Starting from the line with "Metallschild Hereingebummelt Metallschild", please copy exactly every line to the end of the listing, but not the pictures.

Information shown
# # # # # # #
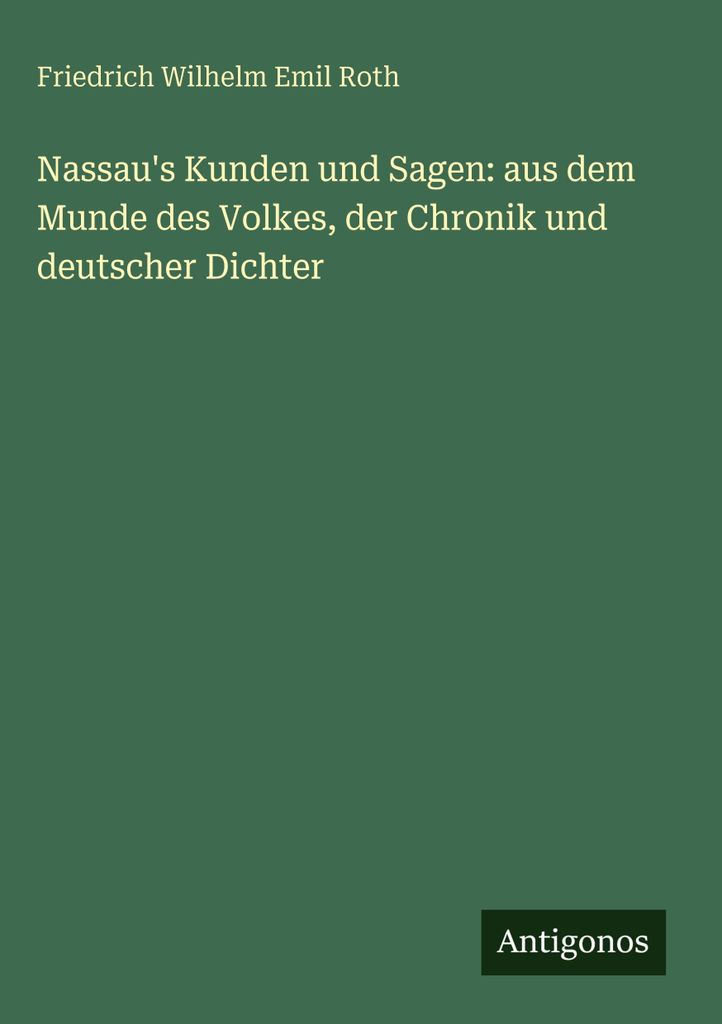 Nassau's Kunden und Sagen: aus dem Munde des Volkes, der Chronik und deutscher Dichter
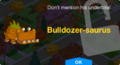 Tapped Out Bulldozer-saurus Unlocked.png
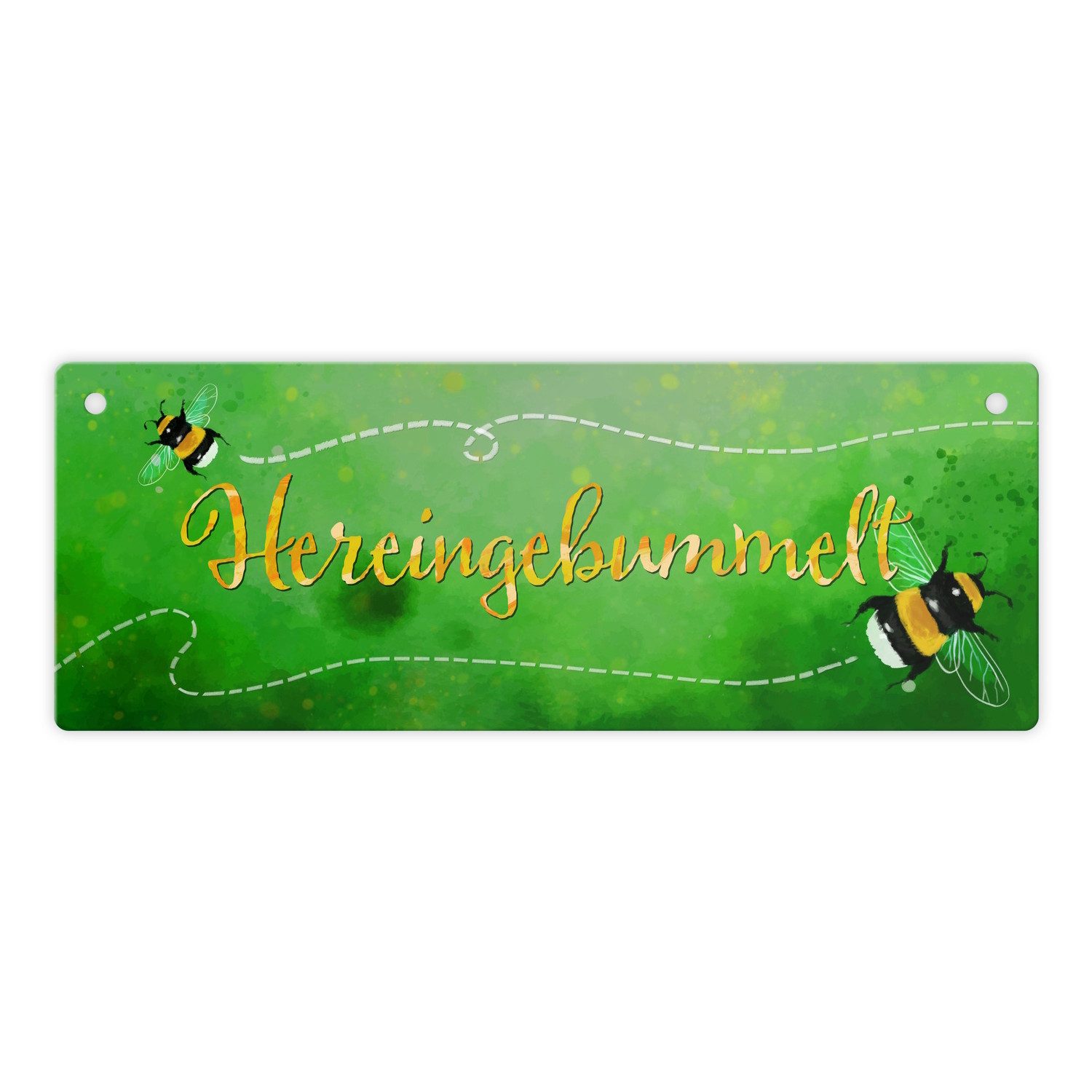 Metallschild Hereingebummelt Metallschild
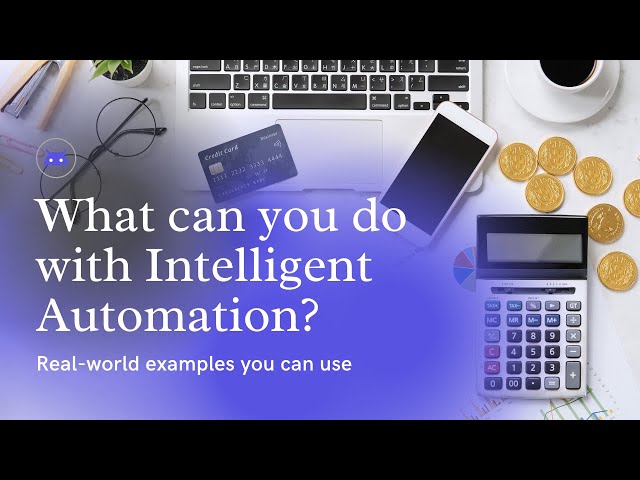 Best Intelligent Automation Examples That You Can Use Now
# # # # # # #
Output of the exercise
 Metallschild Hereingebummelt Metallschild
 Best Intelligent Automation Examples That You Can Use Now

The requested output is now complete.